Yelloman made a sound in his throat in preparation to speak. Like a conductor at the start of a symphony, he raised his arms in the air, and then, with sweeping gestures, his movements exaggerated as if sign talking to the brain damaged, he said to Furo, ‘What — did — you — say?’

A spasm of laughter touched Furo’s face but he forced it back in time. Yelloman was staring at Syreeta, who was bent double in the chair with her hands gripping her sides and her shoulders heaving. She laughed so long that Furo got embarrassed on Yelloman’s behalf. Finally she straightened up, flicked a tear from her eye corner with a finger, and then met Yelloman’s look of brooding. ‘Abeg, Yelloman, no kill me with laugh,’ she said in a choked voice. ‘My friend sabe speak pidgin. No need to wave your hand like person wey dey drown.’

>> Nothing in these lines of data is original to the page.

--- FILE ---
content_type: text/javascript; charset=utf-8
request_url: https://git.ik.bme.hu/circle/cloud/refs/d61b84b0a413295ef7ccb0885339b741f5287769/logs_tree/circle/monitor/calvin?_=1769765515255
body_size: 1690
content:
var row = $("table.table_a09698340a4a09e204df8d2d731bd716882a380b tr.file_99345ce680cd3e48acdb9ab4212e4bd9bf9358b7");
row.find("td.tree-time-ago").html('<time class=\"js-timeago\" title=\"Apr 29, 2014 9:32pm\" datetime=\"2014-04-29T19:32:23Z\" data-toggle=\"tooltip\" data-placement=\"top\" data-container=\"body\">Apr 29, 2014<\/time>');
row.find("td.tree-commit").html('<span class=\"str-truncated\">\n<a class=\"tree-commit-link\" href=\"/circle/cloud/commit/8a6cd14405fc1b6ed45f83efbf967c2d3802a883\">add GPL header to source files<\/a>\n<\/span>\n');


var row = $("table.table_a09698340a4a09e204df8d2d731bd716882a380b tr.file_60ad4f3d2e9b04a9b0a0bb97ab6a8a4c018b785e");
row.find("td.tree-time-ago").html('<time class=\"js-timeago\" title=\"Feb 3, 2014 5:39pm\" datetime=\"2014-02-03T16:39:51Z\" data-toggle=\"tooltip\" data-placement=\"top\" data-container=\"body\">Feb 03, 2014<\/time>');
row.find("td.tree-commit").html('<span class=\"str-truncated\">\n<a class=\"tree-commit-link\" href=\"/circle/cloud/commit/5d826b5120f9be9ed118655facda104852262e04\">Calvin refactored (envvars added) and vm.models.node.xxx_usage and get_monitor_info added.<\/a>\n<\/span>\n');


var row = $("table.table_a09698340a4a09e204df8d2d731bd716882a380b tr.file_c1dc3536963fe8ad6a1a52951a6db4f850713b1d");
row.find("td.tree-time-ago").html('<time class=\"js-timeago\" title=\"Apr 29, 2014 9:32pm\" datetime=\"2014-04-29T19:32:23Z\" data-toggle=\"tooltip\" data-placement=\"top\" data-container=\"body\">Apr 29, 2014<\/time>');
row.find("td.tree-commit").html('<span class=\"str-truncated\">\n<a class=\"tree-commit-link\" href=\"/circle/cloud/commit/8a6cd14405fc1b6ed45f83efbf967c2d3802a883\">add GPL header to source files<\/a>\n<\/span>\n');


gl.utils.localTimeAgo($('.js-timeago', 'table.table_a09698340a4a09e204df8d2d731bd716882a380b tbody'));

Yelloman’s face lit up with excitement. ‘Talk true? E dey speak pidgin?’

‘Talk to am, you go see.’

Yelloman looked Furo in the face for the first time. His golden-brown eyes glistened like boiled sweets. He sucked on his lips, as if tasting his words, and then he fired, ‘How you dey?’

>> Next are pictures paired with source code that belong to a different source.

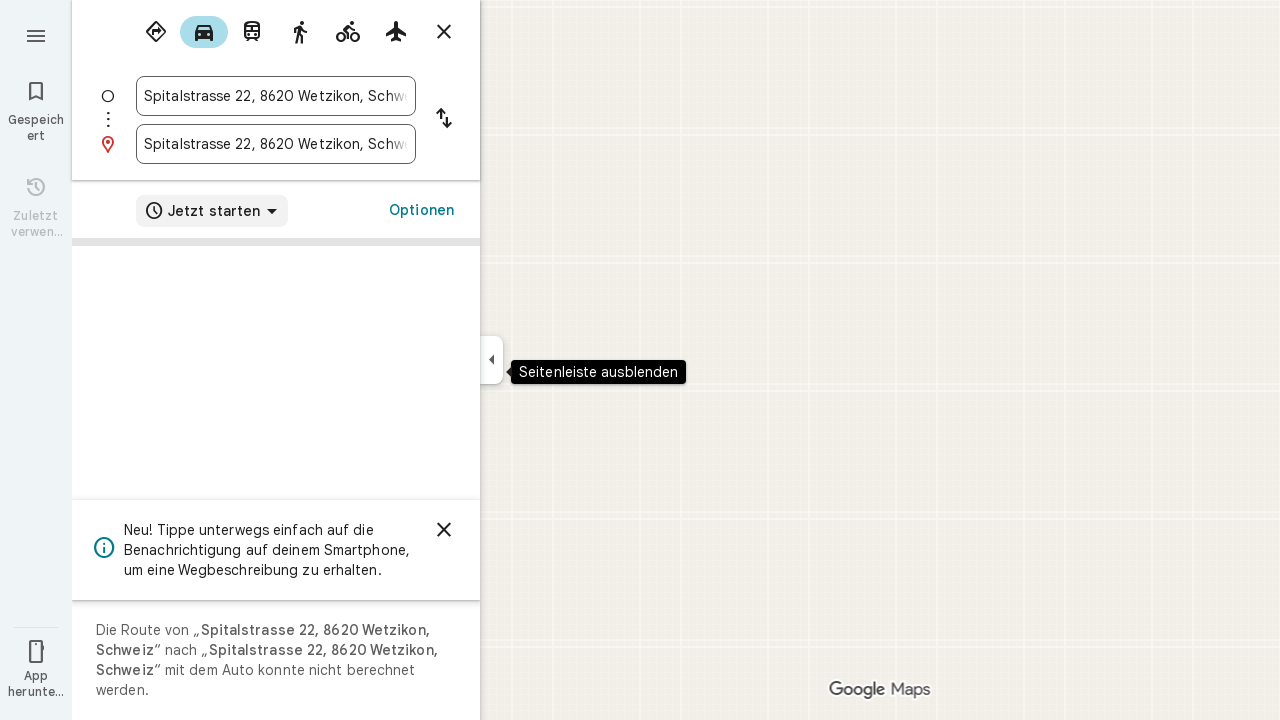

--- FILE ---
content_type: text/javascript; charset=UTF-8
request_url: https://www.google.ch/maps/_/js/k=maps.m.de.i4C5Klhpvvw.2021.O/ck=maps.m.yBYrEspUOlU.L.W.O/am=yAEAkBAAAQ/rt=j/d=1/exm=JxdeQb,LsiLPd,SuCOhe,a,b,b8h8i,cQ25Ub,dd,dir,ds,dw,dwi,en,enr,ep,jF2zFd,log,lp,mmm,mo,nrw,owc,pdm,per,pwd,sc,sc2,smi,smr,sp,std,stx,ti,uA7o6c,vcr,vd,vlg,vwr,wrc/ed=1/rs=ACT90oHq6zorkFh4_5CzKo7HE4YPZGJUNw/m=vdp?cb=M
body_size: 316
content:
"use strict";this._=this._||{};(function(_){var window=this;
try{
_.Kd("vdp");
var aTh,eTh,fTh,$Sh,cTh,dTh,bTh;_.as.prototype.H=_.ba(94,function(){return _.y(this,9,2)});aTh=function(a,b,c,d){const e=c.toFixed()+b;b=a.H[e];!b&&d&&(d=a.cache.add(1,()=>{delete a.H[e]}),b=new $Sh(d),a.H[e]=b);b&&a.cache.use(b.handle);return b||null};
eTh=class{constructor(a,b){this.uT=a;this.eoa=b;this.H={};this.xV=-1;this.cache=new _.aP;this.cache.H=30}Ec(){this.xV=this.uT.subscribe(this,7)}ie(){this.uT.unsubscribe(this.xV)}W_a(a,b,c,d,e){(a=aTh(this,d,b,!1)?.H(a,e||0))?(this.eoa(a,bTh),c({x:bTh.x,y:bTh.y})):c(null)}l_a(a){for(let g=0;g<a.length;++g){const h=a[g];if(h.Lo()!==2)continue;var b=h.Op().N(_.QR),c=b.U();if((c===1||c===2)&&b.ha()>0&&(c=h.qQ())){b=b.getIndex();var d=_.x(c,_.Wmb,10);d=_.L(d,4);if(b===d&&_.nl(c,_.ks,3,_.qt)?.H().H()!==
3){c=aTh(this,_.Mk(c,14).H(),b,!0);d=h.Mc();const l=h.cla(),m=h.Op().N(_.QR);if(m){b=m.ha();for(let n=0;n<l.length;++n){const p=l[n];if(p.length>2&&n<b){var e=_.oj(m,1,_.t8c,n);const r=_.L(e,2);_.lN(cTh,p[0],p[1]);var f=_.L(e,1);e=f/r*399;for(let v=2;v<p.length;v+=2){const A=dTh;_.lN(A,p[v],p[v+1]);f+=Math.sqrt(_.kbc(cTh,A));let D=f/r*399;p.length===4&&Math.ceil(e)===Math.ceil(D)&&(D=Math.ceil(e)+1);for(let K=Math.ceil(e);K<D;++K)if(c.samples[3*K+2]<d){const Q=(K-e)/(D-e);h.TOb(_.Zd(cTh[0],A[0],Q),
_.Zd(cTh[1],A[1],Q));c.samples[3*K]=_.FZg[0];c.samples[3*K+1]=_.FZg[1];c.samples[3*K+2]=d}_.mN(cTh,A);e=D}}}}}}}}};fTh=function(a,b,c){b*=3;return a.samples[b+2]>=c?_.Th(_.Vh(new _.hn,a.samples[b]),a.samples[b+1]):null};$Sh=class{constructor(a){this.handle=a;this.samples=new Float32Array(1200);for(a=2;a<this.samples.length;a+=3)this.samples[a]=-1}H(a,b){a=Math.round(a*399);let c=fTh(this,a,b),d=1;for(;!c&&(a+d<400||a-d>=0);)a+d<400&&(c=fTh(this,a+d,b)),!c&&a-d>=0&&(c=fTh(this,a-d,b)),d++;return c}};
_.FZg=_.$h();cTh=_.kN();dTh=_.kN();bTh=new _.oE(0,0);_.Nr("VDP",function(a,b,c){a(new eTh(c.uT,c.eoa))});
_.Ld();
}catch(e){_._DumpException(e)}
}).call(this,this._);
// Google Inc.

‘I full ground,’ Furo replied.

‘Hah hah — correct guy!’ Yelloman barked in exultation, spreading his arms at the same time as if to throw them around Furo in a big-brother hug. But he checked himself, then glanced down at Syreeta and declared, ‘I like this oyibo.’

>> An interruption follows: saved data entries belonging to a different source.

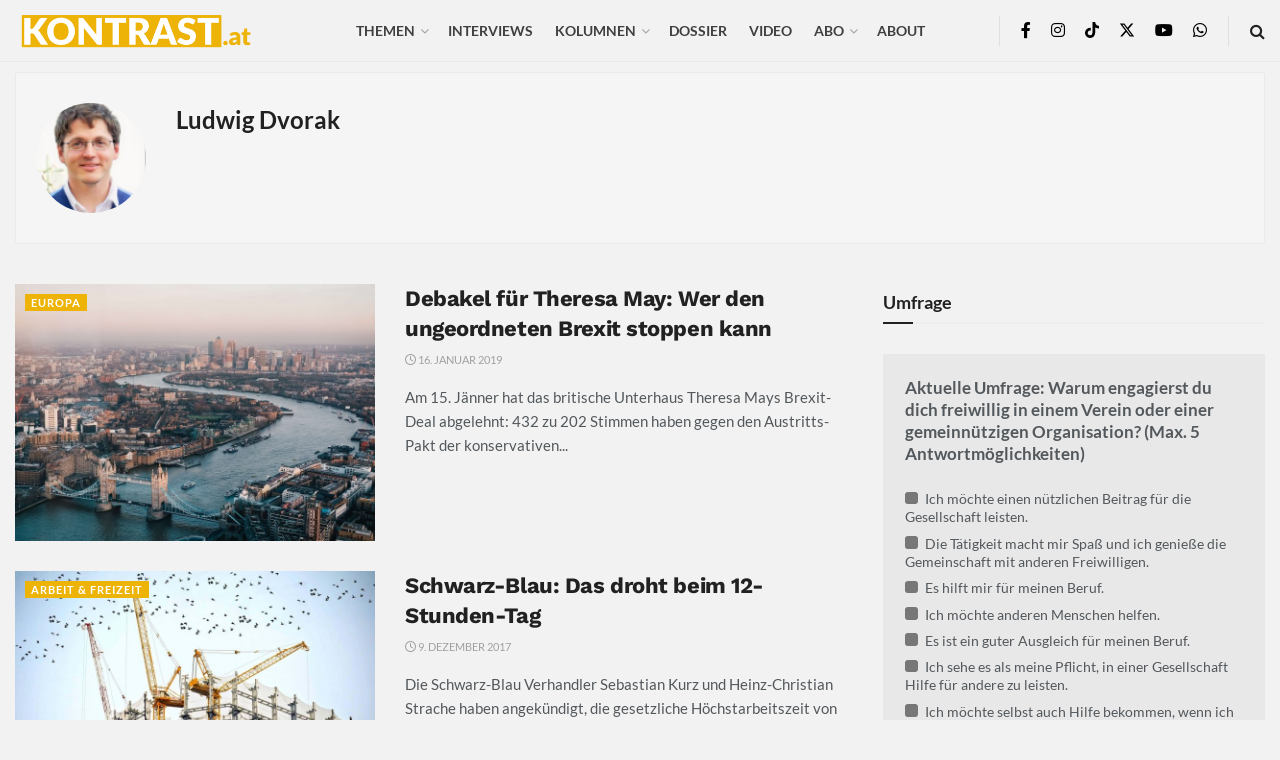

--- FILE ---
content_type: text/html; charset=UTF-8
request_url: https://kontrast.at/author/ludwig-dvorak/?essb_counter_cache=rebuild
body_size: 121
content:
{"total":29,"facebook":"27","messenger":"","mail":"1","twitter":"","telegram":"","whatsapp":"","bluesky":"","chatgpt":"","print":"","comments":"1"}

He talked nonstop as he led Furo around the shop and guided him to the best bargains. Long monologues about Nigeria, about the meaning of man’s existence as discovered through the experiences of a clothing salesman, and then questions about Furo: prying questions, eager questions, assertions phrased as questions. Where was Furo from, did he watch football, what did he think of Lagos, was he Syreeta’s man, wouldn’t he hurry up and start a family with her? His only daughter was six years old and already she spoke English better than her father. (‘Bone that CK shirt, no be orijo. Carry the Gap one. I dey sell am for six thousand but if you buy five I go give you everything for twenty-five.’) He was a self-made man, his father had lost everything during the civil war and so he had to give up school to learn a trade, but nothing spoil, he was successful as you can see, he was the owner of this shop and another in Ojuelegba, and he was widely travelled, he used to visit London every year for summer sales but had recently stopped, partly because it was cheaper to shop in Dubai and import from China, but also because those oyibo dey knack English like sey nah only them sabe the language. (‘That jeans nah your own, dem make am for you, nah your size finish. Take am for two thousand.’) But Furo was different, he spoke pidgin like a trueborn Nigerian, and even though his skin was white and his bia-bia was red and his eyes were green, his heart without a doubt was black. Abi no be so?

‘I be full Naija,’ Furo agreed, and Yelloman pounded him on the back in approval, then slashed the price of the leather slippers they were haggling over. With that last purchase Furo’s budget was exhausted and, as the assistant — who had returned to receive a reprimanding knock on the head from Yelloman — began bagging his wardrobe, he took the cash from Syreeta and paid Yelloman. ‘You be my personal person,’ Yelloman said as he walked them to the sliding glass door. ‘My gism number dey for the nylon. Call me anytime you wan’ drink beer.’

Arriving at the car, Syreeta unlocked the doors before taking the shopping bags from Furo’s hands and, after dropping them on the back seat, she turned back to him and linked her arms round his waist. ‘Thank you,’ she said, her voice muffled against his chest. She gave him a squeeze before stepping back. Her eyes shone with emotion.

‘Why?’ Furo asked in surprise. ‘I should be thanking you!’

‘I’m thanking you for what you did in there, for being nice to Yelloman.’ She opened the driver’s door, stuck a foot in the car, and spoke into the sun-baked interior: ‘And for being you.’